Clinical and biological characteristics of 92 CLL patients
| Characteristic | Value (%) |
|---|---|
| Sex (n=92) | |
| Male | 57 (61.96) |
| Female | 35 (38.04) |
| Age (n=92) | |
| ≥60 | 50 (54.35) |
| <60 | 42 (45.65) |
| Binet stage (n=92) | |
| A | 37 (40.22) |
| B | 22 (23.91) |
| C | 33 (35.87) |
| CD38 (n=88) | |
| ≥30% | 22 (25.00) |
| <30% | 66 (75.00) |
| ZAP70 (n=87) | |
| ≥20% | 23 (26.44) |
| <20% | 64 (73.56) |
| IGHV (n=78) | |
| Mutated (>2% deviation from a germline) | 51 (65.38) |
| Unmutated (≤2% deviation from a germline) | 27 (34.62) |
| p53 mutation status (n=86) | |
| Presence | 17 (19.77) |
| Absence | 69 (80.23) |
| Cytogenetics (n=92) | |
| del (17p13) or del (11q22.3) | 26 (28.26) |
| del (13q14) as the sole abnormality | 6 (6.52) |
| others | 60 (65.22) |
CD20 genomic sequencing
The sequence showed a heterozygous C246T mutation in Exon-3, this site was located in the 5’UTR of CD20. We also found heterozygous C632T mutation in Exon-4. The synonymous mutation was not introducing amino acid substitution in the expressed gene product.
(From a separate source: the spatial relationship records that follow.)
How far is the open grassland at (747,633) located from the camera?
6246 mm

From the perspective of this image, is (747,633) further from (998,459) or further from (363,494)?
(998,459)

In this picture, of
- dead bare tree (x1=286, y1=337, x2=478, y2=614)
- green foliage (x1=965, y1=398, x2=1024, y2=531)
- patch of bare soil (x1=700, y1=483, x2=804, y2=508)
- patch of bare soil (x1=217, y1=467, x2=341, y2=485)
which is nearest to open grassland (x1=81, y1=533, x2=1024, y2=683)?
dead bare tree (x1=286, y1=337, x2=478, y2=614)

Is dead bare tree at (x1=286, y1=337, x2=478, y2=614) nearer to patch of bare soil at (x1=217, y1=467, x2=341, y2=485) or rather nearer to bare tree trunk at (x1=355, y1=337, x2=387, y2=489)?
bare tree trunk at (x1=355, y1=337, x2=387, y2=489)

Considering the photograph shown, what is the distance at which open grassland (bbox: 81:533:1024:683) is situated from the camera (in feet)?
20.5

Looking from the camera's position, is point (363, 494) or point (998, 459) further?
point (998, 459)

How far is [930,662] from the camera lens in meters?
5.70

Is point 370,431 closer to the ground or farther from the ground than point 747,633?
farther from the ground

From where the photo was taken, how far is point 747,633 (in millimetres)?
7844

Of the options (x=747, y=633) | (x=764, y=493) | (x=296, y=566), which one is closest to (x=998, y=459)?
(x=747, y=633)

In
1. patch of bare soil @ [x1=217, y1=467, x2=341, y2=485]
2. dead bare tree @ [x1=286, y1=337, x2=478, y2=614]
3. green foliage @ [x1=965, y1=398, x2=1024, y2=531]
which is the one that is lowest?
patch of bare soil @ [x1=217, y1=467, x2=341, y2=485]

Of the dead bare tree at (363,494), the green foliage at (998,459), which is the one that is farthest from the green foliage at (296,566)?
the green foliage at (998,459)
After the NCBI SNP database (http://www.ncbi.nlm.nih. gov/projects/SNP) retrieval, two mutation site were confirmed for polymorphism loci. Four patients’ specimens (4.35%) showed a heterozygous allele, c.246C>T (rs17155019) in Exon-3; Nine patients’ specimen (9.78%) showed a heterozygous allele, c.632C>T (rs2070770) in Exon-4 (Figure 1).
Figure 1.
Sequence heterogeneity of the CD20 gene. Wild type or heterozygosity of Exon-3 for C246T (rs17155019) (A, B) and Exon-4 for C632T (rs2070770) (C, D).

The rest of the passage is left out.